USA team member
We have made some improvements to the WCG system today that should improve the download situation (repeated download attempts and "transient" HTTP errors in the BOINC client logs). In short, we have doubled the number of World Community Grid download servers and have begun tuning a related part of the system.
A somewhat longer explanation:
The WCG back-end system operates as a network of virtual servers on a private cloud. File-upload and download requests are received first by our load balancer, which directs each request to an available upload/download server. As designed, our system should run with two u/d servers, but one of them was affected by a mysterious network problem that has kept several of our virtual servers offline for weeks. We suspected ghosts, cursed VM images, and OpenStack glitches, but recently, our hosting provider ruled those out for us, determining the problem to lie between a physical server a router. The problem is not 100% fixed, but with the cause identified, we managed to squeeze the second u/d VM onto another physical server, and successfully brought it online about 9.5 hours ago.

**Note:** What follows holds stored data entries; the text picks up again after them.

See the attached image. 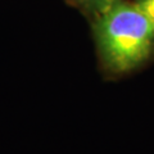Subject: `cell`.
<instances>
[{"instance_id":"obj_1","label":"cell","mask_w":154,"mask_h":154,"mask_svg":"<svg viewBox=\"0 0 154 154\" xmlns=\"http://www.w3.org/2000/svg\"><path fill=\"white\" fill-rule=\"evenodd\" d=\"M93 36L103 68L113 75L136 68L154 49L153 22L126 0H116L94 17Z\"/></svg>"},{"instance_id":"obj_3","label":"cell","mask_w":154,"mask_h":154,"mask_svg":"<svg viewBox=\"0 0 154 154\" xmlns=\"http://www.w3.org/2000/svg\"><path fill=\"white\" fill-rule=\"evenodd\" d=\"M136 5L149 17L154 25V0H135Z\"/></svg>"},{"instance_id":"obj_2","label":"cell","mask_w":154,"mask_h":154,"mask_svg":"<svg viewBox=\"0 0 154 154\" xmlns=\"http://www.w3.org/2000/svg\"><path fill=\"white\" fill-rule=\"evenodd\" d=\"M68 2L80 9L81 12L95 17L109 8L116 0H68Z\"/></svg>"}]
</instances>
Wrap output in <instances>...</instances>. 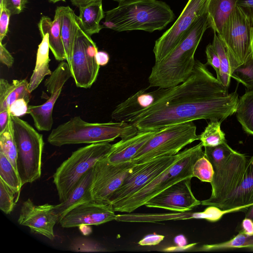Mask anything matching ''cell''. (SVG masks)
I'll return each mask as SVG.
<instances>
[{
  "mask_svg": "<svg viewBox=\"0 0 253 253\" xmlns=\"http://www.w3.org/2000/svg\"><path fill=\"white\" fill-rule=\"evenodd\" d=\"M238 100L236 90L229 93L206 64L196 61L192 73L184 82L166 88L152 105L127 123L141 131L201 119L222 122L236 113Z\"/></svg>",
  "mask_w": 253,
  "mask_h": 253,
  "instance_id": "1",
  "label": "cell"
},
{
  "mask_svg": "<svg viewBox=\"0 0 253 253\" xmlns=\"http://www.w3.org/2000/svg\"><path fill=\"white\" fill-rule=\"evenodd\" d=\"M209 27L205 13L197 20L186 36L167 56L155 63L148 77L149 87H172L190 76L196 62L195 53Z\"/></svg>",
  "mask_w": 253,
  "mask_h": 253,
  "instance_id": "2",
  "label": "cell"
},
{
  "mask_svg": "<svg viewBox=\"0 0 253 253\" xmlns=\"http://www.w3.org/2000/svg\"><path fill=\"white\" fill-rule=\"evenodd\" d=\"M174 14L166 2L158 0H132L120 3L105 13L103 28L117 32L162 30Z\"/></svg>",
  "mask_w": 253,
  "mask_h": 253,
  "instance_id": "3",
  "label": "cell"
},
{
  "mask_svg": "<svg viewBox=\"0 0 253 253\" xmlns=\"http://www.w3.org/2000/svg\"><path fill=\"white\" fill-rule=\"evenodd\" d=\"M137 128L124 122L88 123L75 116L53 129L47 137L51 145H65L110 142L116 138L125 139L135 135Z\"/></svg>",
  "mask_w": 253,
  "mask_h": 253,
  "instance_id": "4",
  "label": "cell"
},
{
  "mask_svg": "<svg viewBox=\"0 0 253 253\" xmlns=\"http://www.w3.org/2000/svg\"><path fill=\"white\" fill-rule=\"evenodd\" d=\"M201 142L189 148L188 153L175 163L167 168L146 186L122 203L113 208L116 212L130 213L153 197L177 182L193 176L195 162L205 155Z\"/></svg>",
  "mask_w": 253,
  "mask_h": 253,
  "instance_id": "5",
  "label": "cell"
},
{
  "mask_svg": "<svg viewBox=\"0 0 253 253\" xmlns=\"http://www.w3.org/2000/svg\"><path fill=\"white\" fill-rule=\"evenodd\" d=\"M112 144L109 142L90 144L72 153L53 175L61 202L65 201L80 178L100 159L106 157Z\"/></svg>",
  "mask_w": 253,
  "mask_h": 253,
  "instance_id": "6",
  "label": "cell"
},
{
  "mask_svg": "<svg viewBox=\"0 0 253 253\" xmlns=\"http://www.w3.org/2000/svg\"><path fill=\"white\" fill-rule=\"evenodd\" d=\"M17 150V170L22 185L41 176L44 141L42 134L19 117H11Z\"/></svg>",
  "mask_w": 253,
  "mask_h": 253,
  "instance_id": "7",
  "label": "cell"
},
{
  "mask_svg": "<svg viewBox=\"0 0 253 253\" xmlns=\"http://www.w3.org/2000/svg\"><path fill=\"white\" fill-rule=\"evenodd\" d=\"M199 140L193 122L169 126L159 130L140 149L130 162L134 165L178 154L186 145Z\"/></svg>",
  "mask_w": 253,
  "mask_h": 253,
  "instance_id": "8",
  "label": "cell"
},
{
  "mask_svg": "<svg viewBox=\"0 0 253 253\" xmlns=\"http://www.w3.org/2000/svg\"><path fill=\"white\" fill-rule=\"evenodd\" d=\"M218 36L228 51L231 72L244 63L253 52V25L238 5L225 22L221 34Z\"/></svg>",
  "mask_w": 253,
  "mask_h": 253,
  "instance_id": "9",
  "label": "cell"
},
{
  "mask_svg": "<svg viewBox=\"0 0 253 253\" xmlns=\"http://www.w3.org/2000/svg\"><path fill=\"white\" fill-rule=\"evenodd\" d=\"M188 150L189 148H187L174 155L163 156L145 163L134 165L122 185L110 197L108 203L113 209L181 159Z\"/></svg>",
  "mask_w": 253,
  "mask_h": 253,
  "instance_id": "10",
  "label": "cell"
},
{
  "mask_svg": "<svg viewBox=\"0 0 253 253\" xmlns=\"http://www.w3.org/2000/svg\"><path fill=\"white\" fill-rule=\"evenodd\" d=\"M248 160L236 151L222 164L213 169L211 194L208 199L201 201L203 206L217 207L228 198L239 187L244 176Z\"/></svg>",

Prior to that happy event, we looked into the source of the "transient" errors reported in client logs. As it happens, the BOINC client will log almost any kind of HTTP/HTTPS error status as a "transient HTTP error". We first investigated our upload/download server, but its logs showed a >99.9% rate of successful responses, and the server load was generally low. Whatever the exact errors the clients were receiving, it seemed they did not come directly there. So we moved on to the load balancer. Our load balancer runs HAProxy. Examining its operating stats showed it was the source of the BOINC "transient" errors, apparently configured to be a little over-protective of our u/d server, turning down lots of requests. Our HAProxy configuration was originally copied from IBM's, then adapted to work in the new environment, though we left many of parameters unchanged -- maximum number of simultaneous connections, etc. As it turns out, some of those settings do not work well in the Krembil WCG cluster, at least when we're at 50% download capacity. We made a cautious change or two, but with the new server online now, we will wait until the system settles into a new equilibrium to resume parameter tuning.
The changes probably won't eliminate the "transient" errors -- initial stats from HAProxy say both download servers are saturated now, but hopefully the second download server reduces the pain, and tuning our load balancer should improve things further.